操作要求 -
a. 在关于用 dump_stat 导出统计信息的文段里，导出的结构是什么形式？
b. 请从关于用 dump_stat 导出和导入统计信息的文段末尾处接着往下写。

通过dump_stat导出（导出的结构已经是SQL形式），然后通过SQL导入。

$ psql test -A
test=# \t
test=# \o dump_stat.sql
test=# select dump_statistic();

pg_statistic的每一条记录，产生一条如下SQL：

WITH upsert as (
  UPDATE pg_catalog.pg_statistic SET column_name = expression [, ...]
  WHERE to_schema_qualified_relation(starelid) = t_relname
    AND to_attname(t_relname, staattnum) = t_attname
    AND to_atttype(t_relname, staattnum) = t_atttype
    AND stainherit = t_stainherit
  RETURNING *)
ins as (
  SELECT expression [, ...]
  WHERE NOT EXISTS (SELECT * FROM upsert)
    AND to_attnum(t_relname, t_attname) IS NOT NULL
    AND to_atttype(t_relname, t_attname) = t_atttype)
INSERT INTO pg_catalog.pg_statistic SELECT * FROM ins;    

where expression can be one of:    

array_in(array_text, type_name::regtype::oid, -1)
value::type_name

stat导入的实际例子

(表示public.test表的info列的统计信息，如果存在则更新，不存在则插入。)

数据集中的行
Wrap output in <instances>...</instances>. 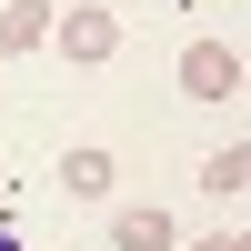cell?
Segmentation results:
<instances>
[{"instance_id": "cell-1", "label": "cell", "mask_w": 251, "mask_h": 251, "mask_svg": "<svg viewBox=\"0 0 251 251\" xmlns=\"http://www.w3.org/2000/svg\"><path fill=\"white\" fill-rule=\"evenodd\" d=\"M50 40H60V60L100 71V60L121 50V10H100V0H71V10H50Z\"/></svg>"}, {"instance_id": "cell-2", "label": "cell", "mask_w": 251, "mask_h": 251, "mask_svg": "<svg viewBox=\"0 0 251 251\" xmlns=\"http://www.w3.org/2000/svg\"><path fill=\"white\" fill-rule=\"evenodd\" d=\"M241 50H231V40H191V50H181V91H191V100H211V111H221V100H241Z\"/></svg>"}, {"instance_id": "cell-3", "label": "cell", "mask_w": 251, "mask_h": 251, "mask_svg": "<svg viewBox=\"0 0 251 251\" xmlns=\"http://www.w3.org/2000/svg\"><path fill=\"white\" fill-rule=\"evenodd\" d=\"M181 231H171V211L161 201H131V211H111V251H171Z\"/></svg>"}, {"instance_id": "cell-4", "label": "cell", "mask_w": 251, "mask_h": 251, "mask_svg": "<svg viewBox=\"0 0 251 251\" xmlns=\"http://www.w3.org/2000/svg\"><path fill=\"white\" fill-rule=\"evenodd\" d=\"M50 10H60V0H0V60L40 50V40H50Z\"/></svg>"}, {"instance_id": "cell-5", "label": "cell", "mask_w": 251, "mask_h": 251, "mask_svg": "<svg viewBox=\"0 0 251 251\" xmlns=\"http://www.w3.org/2000/svg\"><path fill=\"white\" fill-rule=\"evenodd\" d=\"M111 181H121V161H111V151H91V141H80V151H60V191H80V201H100Z\"/></svg>"}, {"instance_id": "cell-6", "label": "cell", "mask_w": 251, "mask_h": 251, "mask_svg": "<svg viewBox=\"0 0 251 251\" xmlns=\"http://www.w3.org/2000/svg\"><path fill=\"white\" fill-rule=\"evenodd\" d=\"M201 191H211V201H241L251 191V141H221V151L201 161Z\"/></svg>"}, {"instance_id": "cell-7", "label": "cell", "mask_w": 251, "mask_h": 251, "mask_svg": "<svg viewBox=\"0 0 251 251\" xmlns=\"http://www.w3.org/2000/svg\"><path fill=\"white\" fill-rule=\"evenodd\" d=\"M191 251H251V241L241 231H211V241H191Z\"/></svg>"}, {"instance_id": "cell-8", "label": "cell", "mask_w": 251, "mask_h": 251, "mask_svg": "<svg viewBox=\"0 0 251 251\" xmlns=\"http://www.w3.org/2000/svg\"><path fill=\"white\" fill-rule=\"evenodd\" d=\"M0 251H20V241H10V231H0Z\"/></svg>"}]
</instances>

依次作答 -
a. 导出的结构已经是 SQL 形式。

b.
WITH
  upsert as (
    UPDATE pg_catalog.pg_statistic
    SET
      stanullfrac = 0, stawidth = 4, stadistinct = -1, stakind1 = 2, stakind2 = 3, stakind3 = 0, stakind4 = 0, stakind5 = 0, staop1 = 'pg_catalog.<(pg_catalog.text, pg_catalog.text)'::regoperator, staop2 = 'pg_catalog.<(pg_catalog.text, pg_catalog.text)'::regoperator, staop3 = '0'::regoperator, staop4 = '0'::regoperator, staop5 = '0'::regoperator, stanumbers1 = NULL::real[], stanumbers2 = '{-0.5}'::real[], stanumbers3 = NULL::real[], stanumbers4 = NULL::real[], stanumbers5 = NULL::real[], stavalues1 = array_in('{abc,cde,test}', 'pg_catalog.text'::regtype, -1)::anyarray, stavalues2 = NULL::anyarray, stavalues3 = NULL::anyarray, stavalues4 = NULL::anyarray, stavalues5 = NULL::anyarray
    WHERE to_schema_qualified_relation(starelid) = 'public.test' AND to_attname('public.test', staattnum) = 'info' AND to_atttype('public.test', staattnum) = 'pg_catalog.text' AND stainherit = false
    RETURNING *
  ),
  ins as (
    SELECT
      'public.test'::regclass,
      to_attnum('public.test', 'info'),
      'false'::boolean,
      0::real,
      4::integer,
      -1::real,
      2,  -- stakind=2 表示柱状图
      3,  -- stakind=3 表示相关性
      0,
      0,
      0,
      'pg_catalog.<(pg_catalog.text, pg_catalog.text)'::regoperator,
      'pg_catalog.<(pg_catalog.text, pg_catalog.text)'::regoperator,
      '0'::regoperator,
      '0'::regoperator,
      '0'::regoperator,
      NULL::real[],
      '{-0.5}'::real[],
      NULL::real[],
      NULL::real[],
      NULL::real[],
      array_in('{abc,cde,test}', 'pg_catalog.text'::regtype, -1)::anyarray,
      NULL::anyarray,
      NULL::anyarray,
      NULL::anyarray,
      NULL::anyarray
    WHERE NOT EXISTS (SELECT * FROM upsert) AND to_attnum('public.test', 'info') IS NOT NULL AND to_atttype('public.test', 'info') = 'pg_catalog.text'
  )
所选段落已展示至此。